Michael Hicks, Ph.D., director Bureau of Business Research, Ball State University

After a year or so of writing this column, I've at least learned two things. First, if you write about taxes or environmental policy, you are going to be busy reading angry e-mails. Second, almost none of those angry e-mails are from folks who have actually inconvenienced themselves to perform research on tax or environmental policy. I know these two things and yet cannot resist writing about environmental policy and taxes.

A few years ago I was heavily into environmental policy research. It was all pretty technical economics work, the kind with upside down Greek letters and second derivatives. It really puts a toddler to sleep at bedtime.

Among the things produced by these efforts was an outline of what became the largest state environmental tax plan, the economics for the first clean coal grant (a whopping $108 million), an economic analysis of a carbon capture program called Futuregen and estimates of the cost of regulating mountaintop mining. All fun stuff designed to rob an economist of his friends on both sides of any issue.

Nestled in all that research was an estimate evaluating the relative contribution of prices, income, taxes and public policy on the adoption of alternative fuel vehicles in each state. This was really interesting work because states had enacted very different policies and levied very different tax rates. During the period examined gas prices also fluctuated a great deal (but not quite as much as we've seen in recent years).

I'll spare you the upside Greek letter version (though it is still useful for making that restless toddler a bit drowsy). What I found was pretty straightforward. Adoption of alternative fuel vehicles was influenced a wee bit by gas taxes. The higher the state's gas taxes, the higher the adoption rate.

I also found that the more urban and richer the population, the higher the rate of vehicle adoption in each state. Again, no mystery here since I was looking at pre-2005 data when fuel costs weren't too bad, but the cost of vehicles was pretty high. I also found that state and federal tax incentives played a very small role in adoption rates of alternative fuel vehicles.
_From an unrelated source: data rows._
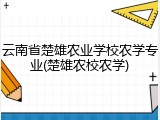 云南省楚雄农业学校农学专业(楚雄农校农学)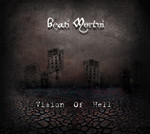 Beati Mortuin singlen "Vision of Hell" etukannessa näkyy tumma, nuhjuinen kuva mukulakivetyksestä ja kaukaisuudessa olevista kerrostaloista. Kuvan yläosassa valkoisella värillä Beati Mortuin lgoo ja kuvan alaosassa lukee singlen nimi myöskin valkois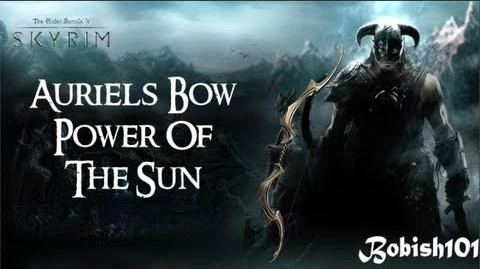 Skyrim Auriel's Bow - Power of The Sun! Skyrim Auriel's Bow - Power of The Sun!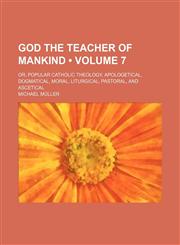 God the Teacher of Mankind (Volume 7); Or, Popular Catholic Theology, Apologetical, Dogmatical, Moral, Liturgical, Pastoral, and Ascetical,1154051757,9781154051759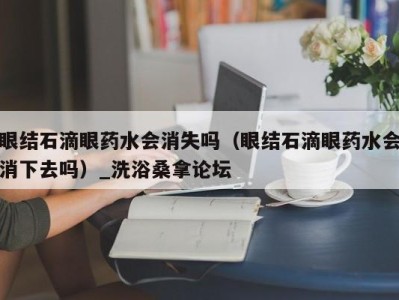 长沙眼结石滴眼药水会消失吗（眼结石滴眼药水会消下去吗）_洗浴桑拿论坛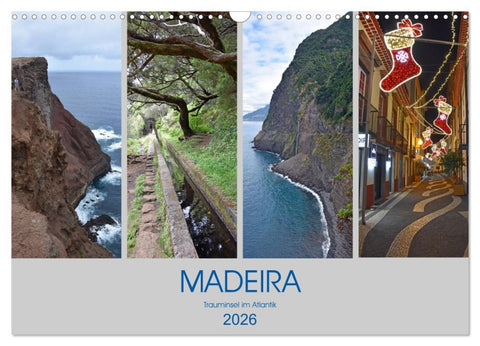 MADEIRA, Trauminsel im Atlantik (Wandkalender 2026 DIN A3 quer), CALVENDO Monatskalender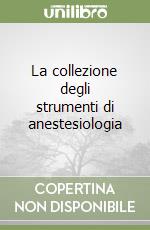 La collezione degli strumenti di anestesiologia libro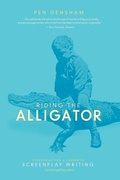 Cover: Riding the Alligator - Michael Wiese Productions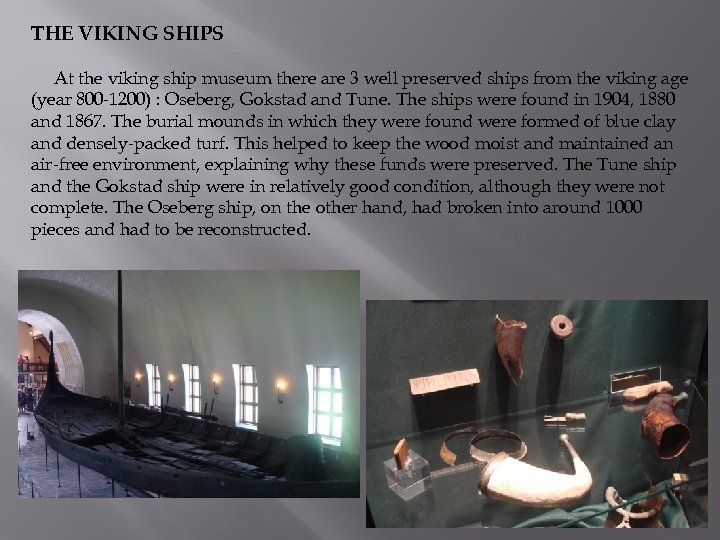 THE VIKING SHIPS At the viking ship museum there are 3 well preserved ships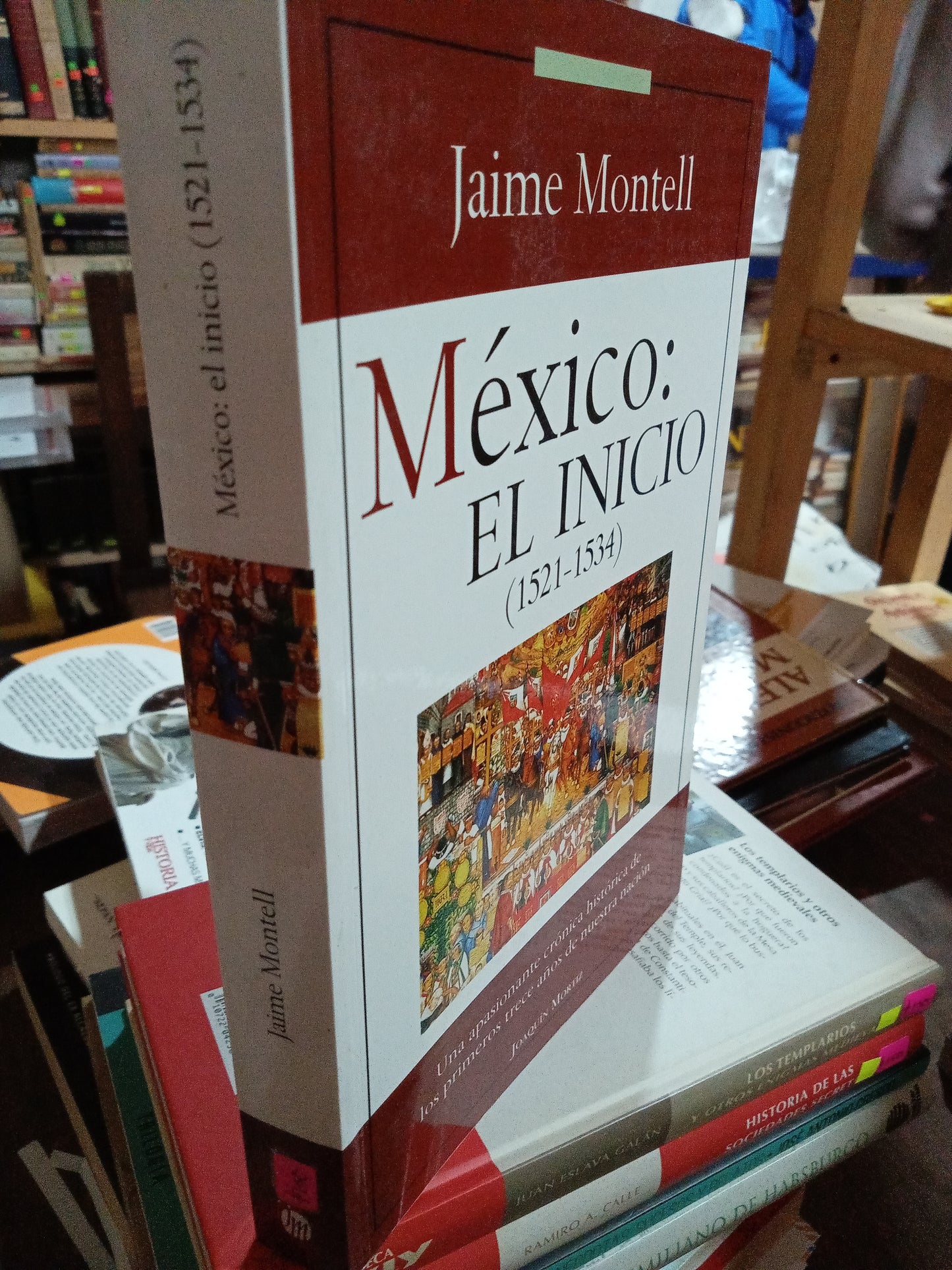 MEXICO EL INICIO 1521 1534 POR JAIME MONTELL USADO HISTORIA ALDAMA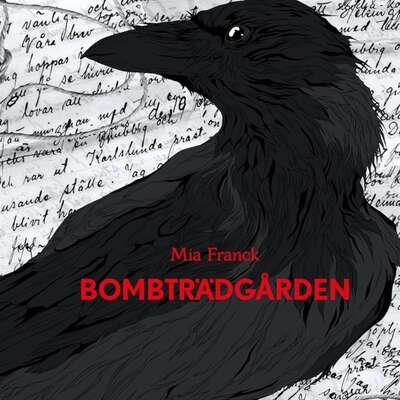 Bombträdgården - Mia Franck.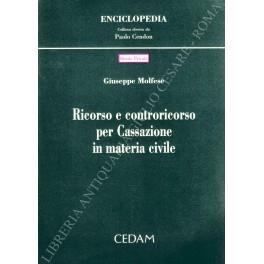 Ricorso e controricorso per Cassazione in materia civile - Giuseppe Molfese - copertina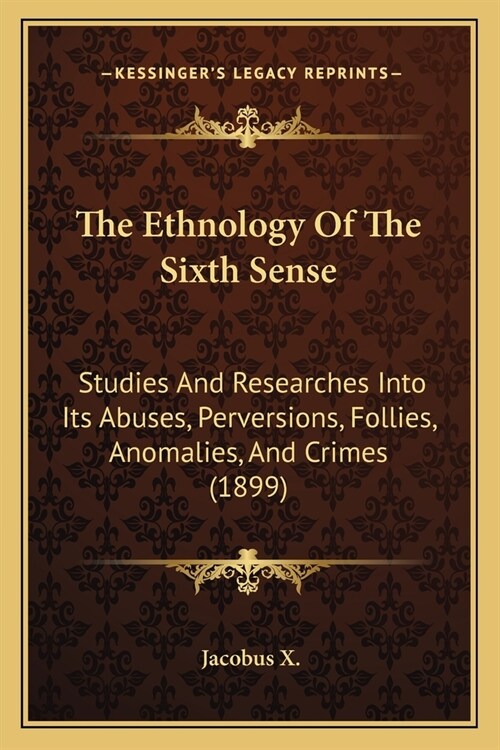 The Ethnology Of The Sixth Sense: Studies And Researches Into Its Abuses, Perversions, Follies, Anomalies, And Crimes (1899) (Paperback)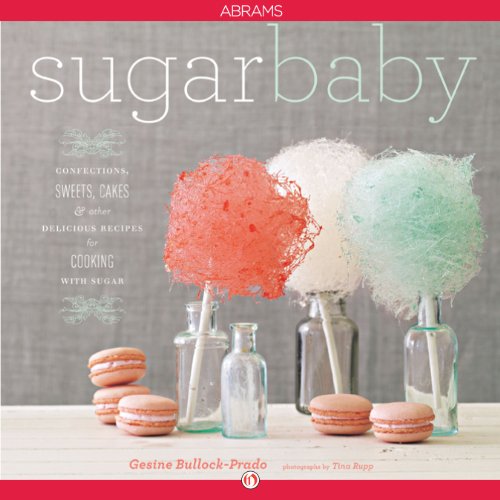 Sugar Baby: Confections, Candies, Cakes & Other Delicious Recipes for Cooking with Sugar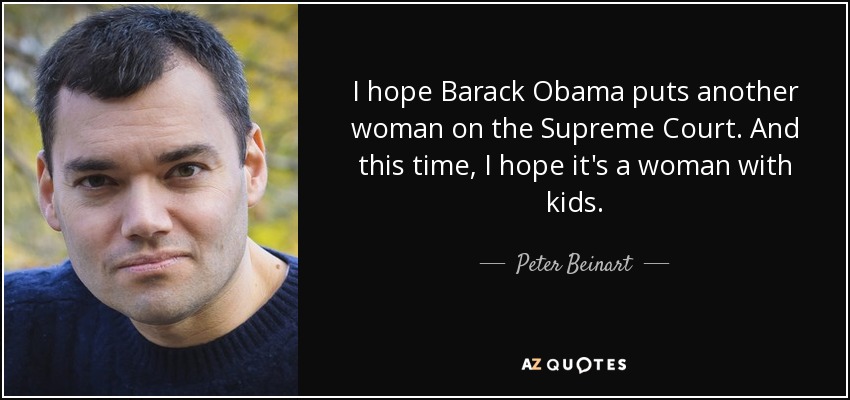 I hope Barack Obama puts another woman on the Supreme Court. And this time, I hope it's a woman with kids. - Peter Beinart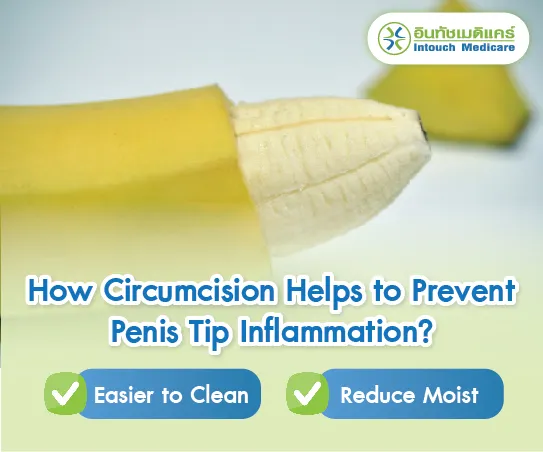 How Circumcision Helps to Prevent Penis Tip Inflammation?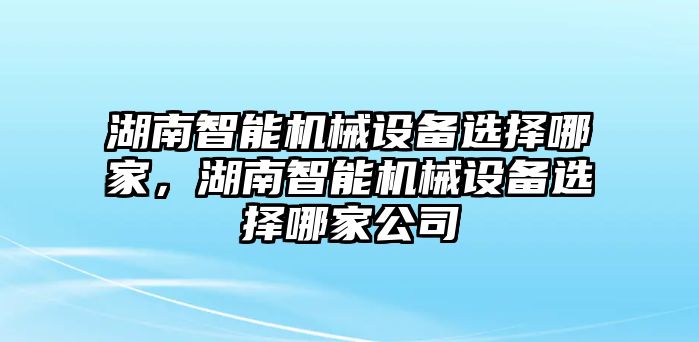 湖南智能機械設(shè)備選擇哪家，湖南智能機械設(shè)備選擇哪家公司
That's a problem because it suggests that even the relatively generous tax incentives were having a very mild effect on ownership of these autos.

Here's the big insight of the paper. What mattered most was the price of fuels, not other policies. High alternative fuel costs kept ownership down, while high gas costs propelled the adoption of alternative fueled vehicles.

Today this doesn't seem like a particularly clever insight (there goes my Nobel Prize nomination). New car buyers struggle to find alternative fuel vehicles on lots, and gas prices are clearly to blame for the quick buy-up. What the research does tell us is that public policy has limitations. All the policy efforts to induce consumers to buy the fuel efficient vehicles had less influence than a quarter price increase per gallon of gas.